Au cours de la même enchère, deux autres tableaux de Churchill ont été vendus par adjudication : un paysage de Marrakech a été vendu pour 1,8 million d’euros - soit 2,18 millions d’euros avec les frais - tandis qu’une vue de la cathédrale Saint-Paul de Londres est partie pour 1,2 million d’euros.
 

Rétrospective


Churchill, le marocophile
 
Grand ami du Maroc, Churchill a été charmé par plusieurs des sites du Royaume. En décembre 2006, sa toile «Vue de Tinghir» avait déjà franchi le cap d’un million d’euros. Idem pour son tableau baptisé «Le vieux Lion».

Selon des historiens britanniques, Churchill avait fait don de cette composition au général américain George C. Marshall. «Sunset over the Atlas », une de ses oeuvres peintes à l’huile, a rendu immortel un coucher de soleil depuis son balcon. En 1935, l’homme fort écrivait à son épouse, Clementine, qu’il avait sous les yeux le plus beau paysage du monde entier. Quelque 76 ans plus tard, son vif éloge à la ville ocre du Royaume a été vendu aux enchères à Londres pour 265.250 £, soit environ 300.000 euros.

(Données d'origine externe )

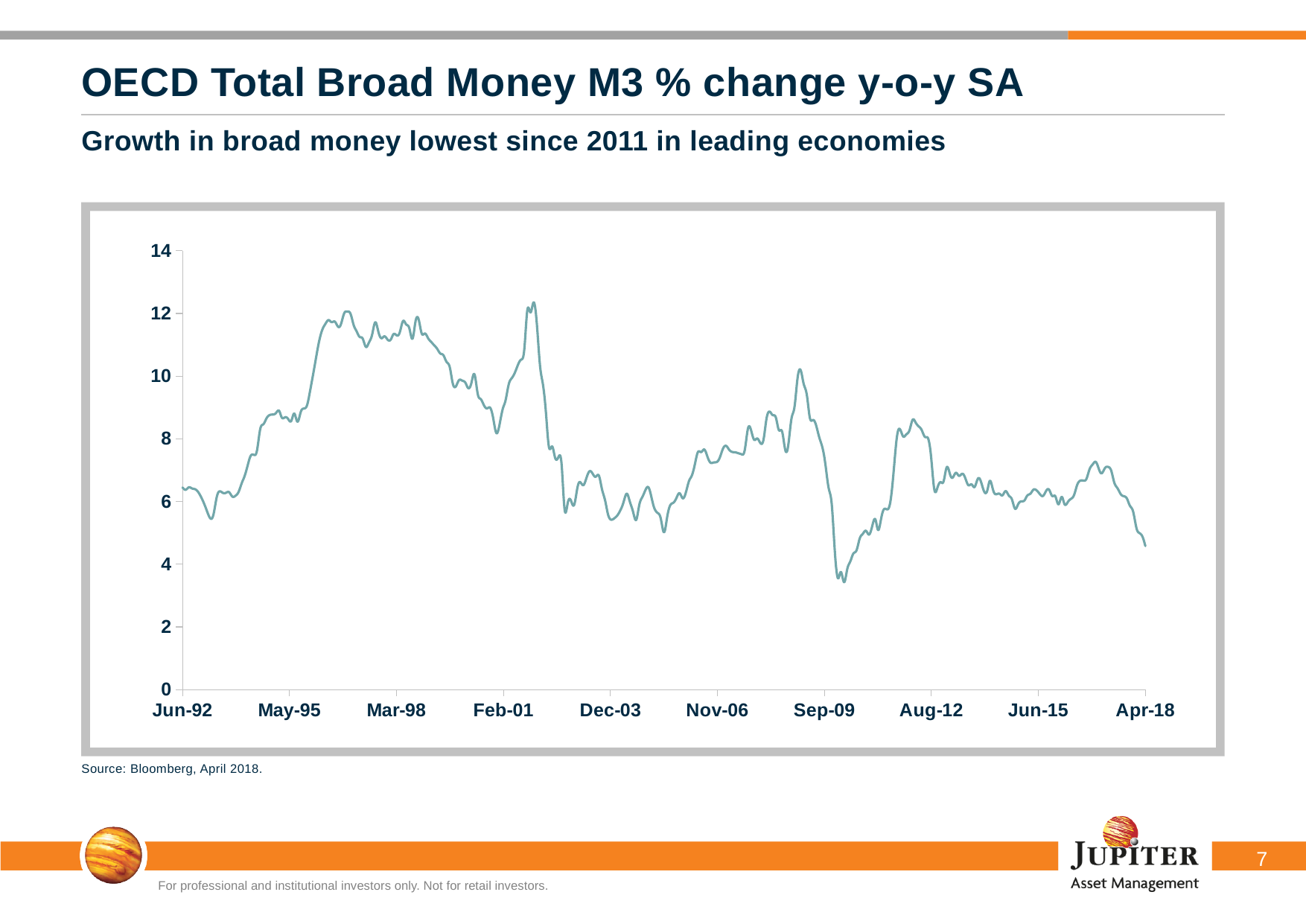
What kind of chart is shown on the slide? line chart Is the value at Jun-92 greater or less than 8? less What source is cited for the chart? Bloomberg, April 2018. What is the title of the chart on the slide? OECD Total Broad Money M3 % change y-o-y SA Does the line rise or fall between Jun-92 and May-95? rise Does the line rise or fall between Jun-15 and Apr-18? fall Is the value at Apr-18 greater or less than 6? less Is the highest point of the line greater or less than 10? greater How many date labels are shown on the x axis? 10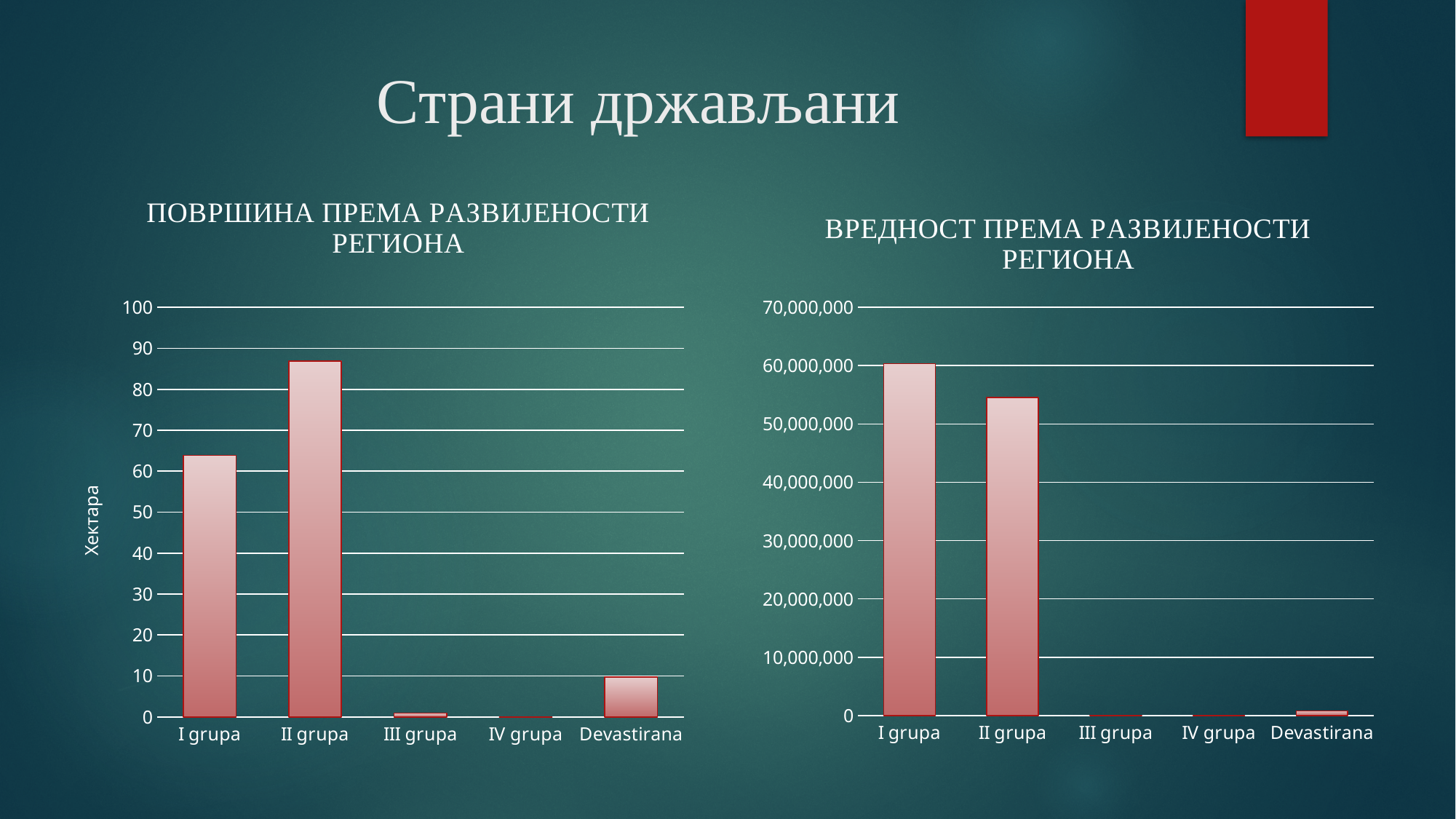
In the right chart (ВРЕДНОСТ ПРЕМА РАЗВИЈЕНОСТИ РЕГИОНА), which category has the highest value? I grupa What kind of chart is the left chart, ПОВРШИНА ПРЕМА РАЗВИЈЕНОСТИ РЕГИОНА? Bar chart In the left chart (ПОВРШИНА ПРЕМА РАЗВИЈЕНОСТИ РЕГИОНА), which category has the highest value? II grupa In the left chart (ПОВРШИНА ПРЕМА РАЗВИЈЕНОСТИ РЕГИОНА), is the value for II grupa greater or less than 80? greater In the left chart (ПОВРШИНА ПРЕМА РАЗВИЈЕНОСТИ РЕГИОНА), is the value for Devastirana greater or less than 20? less How many categories are shown on the x axis of the left chart (ПОВРШИНА ПРЕМА РАЗВИЈЕНОСТИ РЕГИОНА)? 5 In the left chart (ПОВРШИНА ПРЕМА РАЗВИЈЕНОСТИ РЕГИОНА), which is larger, I grupa or II grupa? II grupa In the right chart (ВРЕДНОСТ ПРЕМА РАЗВИЈЕНОСТИ РЕГИОНА), is the value for I grupa greater or less than 50,000,000? greater In the right chart (ВРЕДНОСТ ПРЕМА РАЗВИЈЕНОСТИ РЕГИОНА), which is larger, I grupa or II grupa? I grupa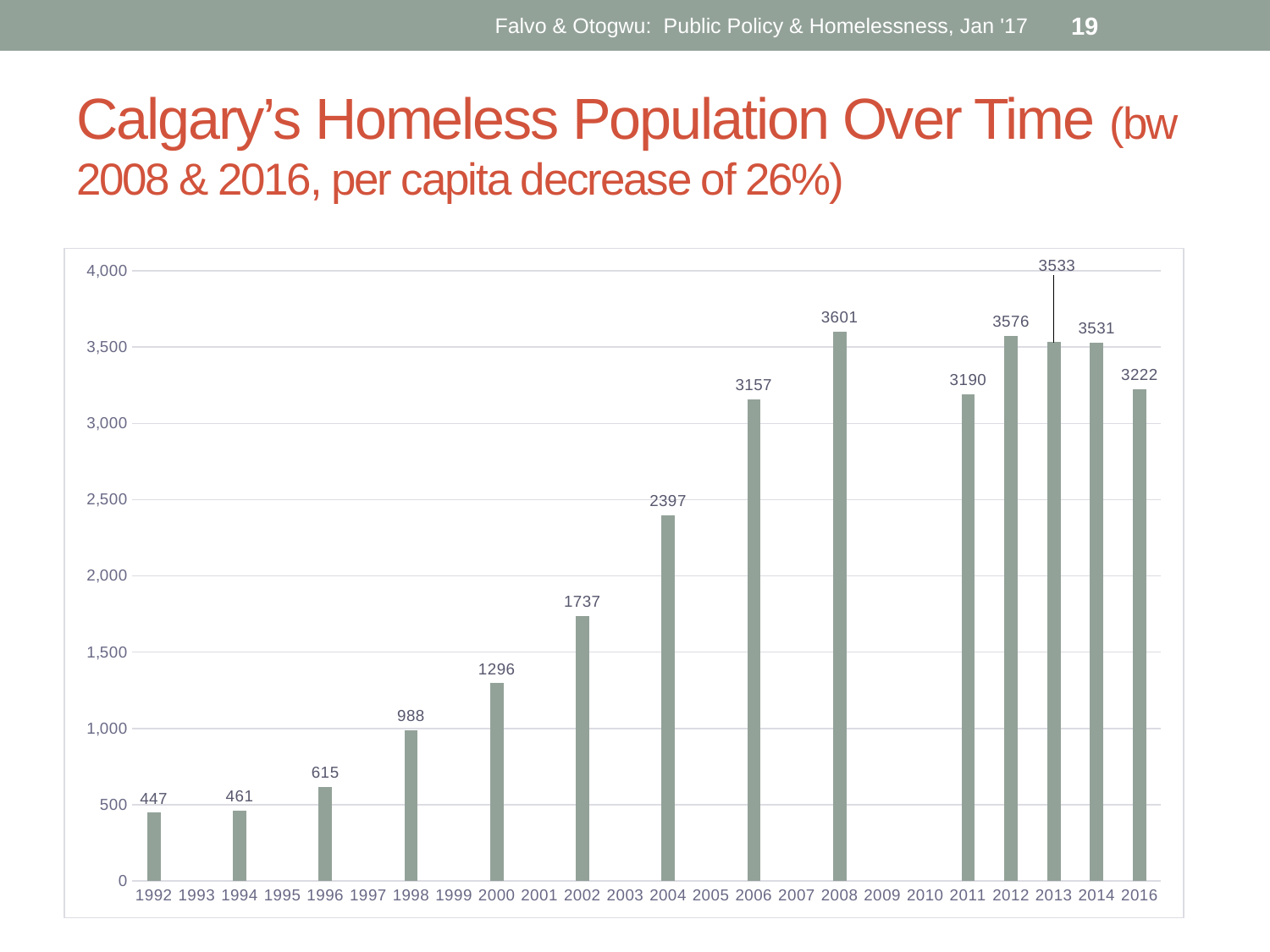
What kind of chart is shown on the slide? bar chart What is the value for 1998? 988 What is the difference between the values for 2008 and 2016? 379 What is the value for 2008? 3601 What is the value for 2016? 3222 Is the value for 2006 greater or less than 3,000? greater Which is larger, the value for 2012 or the value for 2013? 2012 What is the difference between the values for 1994 and 1992? 14 Do the values rise or fall from 1992 to 2008? rise How many bars are plotted on the chart? 14 Which year has the lowest value? 1992 Which year has the highest value? 2008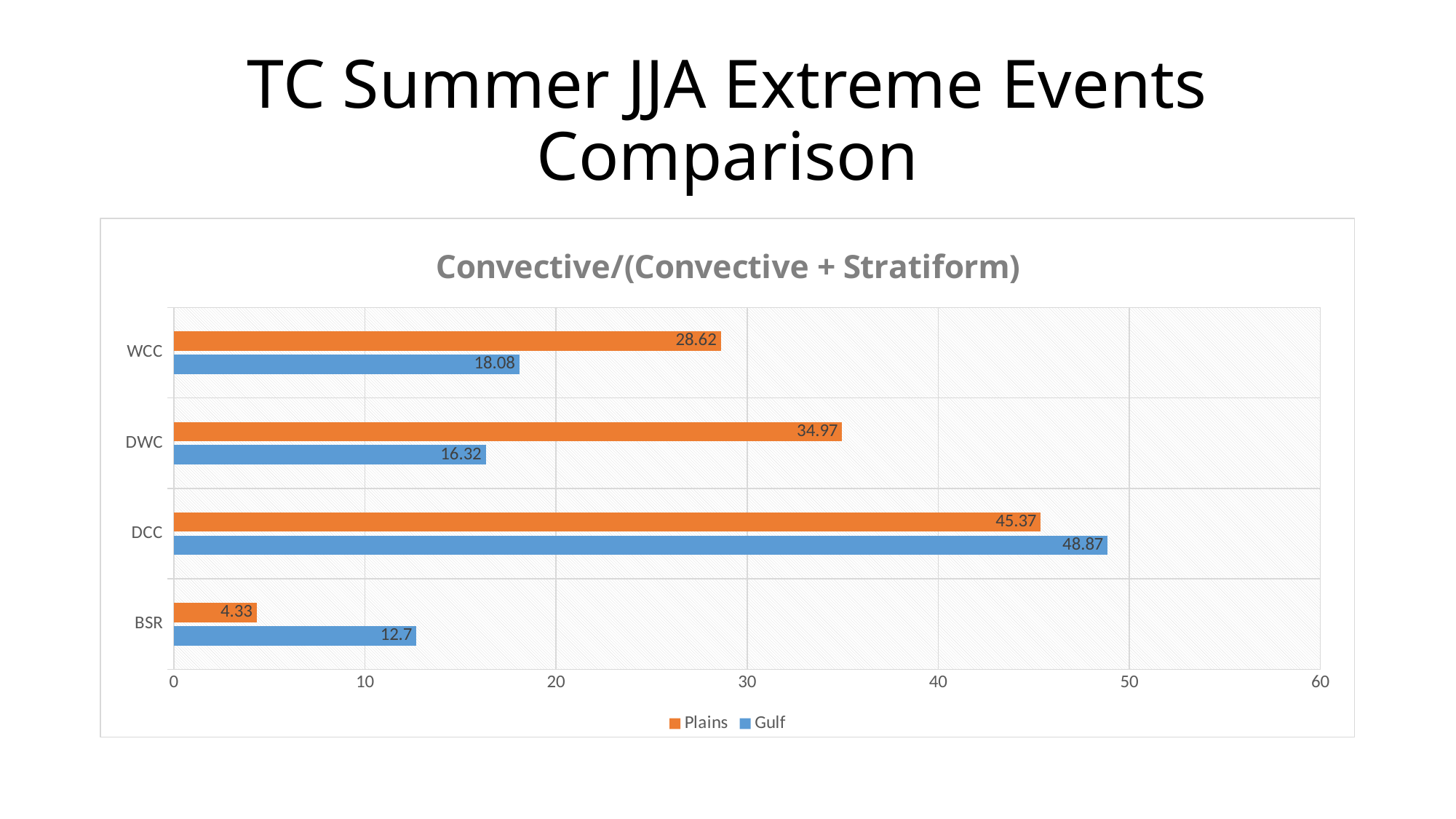
What is the difference between the Plains and Gulf values for DWC? 18.65 What is the Gulf value for WCC? 18.08 What kind of chart is shown on the slide? bar chart Which category has the highest Gulf value? DCC Which category has the lowest Plains value? BSR For DCC, which series has the larger value, Plains or Gulf? Gulf What is the Plains value for DCC? 45.37 What is the title of the chart? Convective/(Convective + Stratiform) What is the Gulf value for BSR? 12.7 Is the Plains value for WCC greater or less than 20? greater How many categories are shown on the chart? 4 How many series does the legend list? 2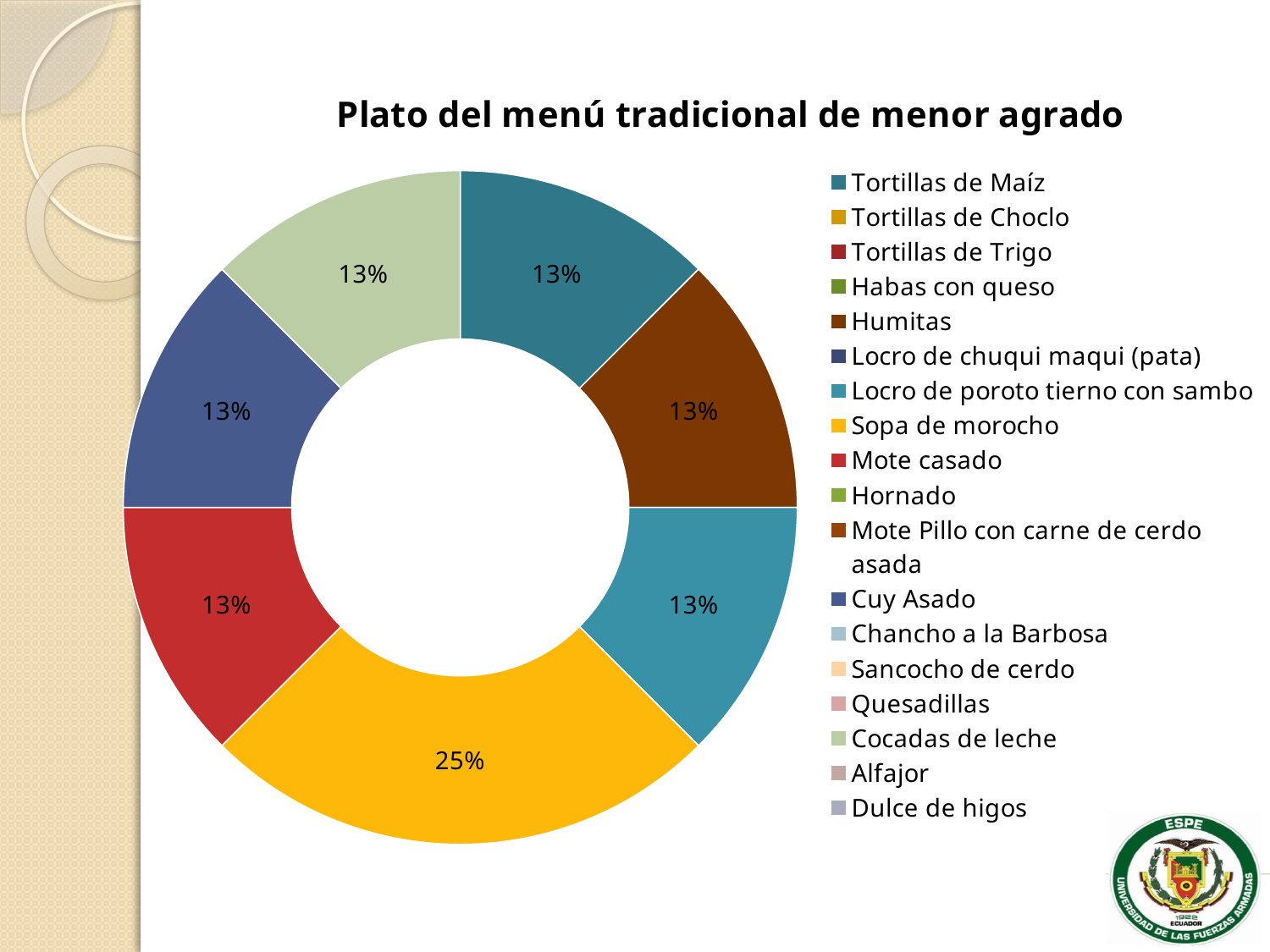
What percentage is shown for Cocadas de leche? 13% What is the title of the chart? Plato del menú tradicional de menor agrado Which dish has the largest share in the chart? Sopa de morocho Which is larger, the share for Sopa de morocho or the share for Cocadas de leche? Sopa de morocho By how many percentage points does Sopa de morocho exceed Mote casado? 12 percentage points What percentage is shown for Sopa de morocho? 25% What kind of chart is shown on the slide? Doughnut (pie) chart What share of the whole does the largest slice represent? 25% What percentage is shown for Mote casado? 13% How many slices with data labels are shown in the chart? 7 How many entries does the legend list? 18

Lorsque le moral de Churchill était au plus bas, il se servait de la peinture comme d’une forme de thérapie, comme d’une échappatoire aux mauvais jours. Il se plaisait à se poser devant son chevalet et à laisser libre cours à son fin talent et grand amour pour la sobriété. À Londres en 2011, puis en 2013-2014 à La Mamounia, des tableaux de Winston Churchill et du peintre marocain Hassan El Glaoui, fils aîné de l’ancien pacha de Marrakech, le célèbre Thami El Glaoui, ont été exhibés.

Hassan El Glaoui était lié à l’ancien Premier ministre britannique par une estime sans faille. Car c’est Churchill lui-même qui a décelé le talent du fils aîné du pacha et l’a persuadé de lui permettre de poursuivre ses études dans le domaine des beaux-arts.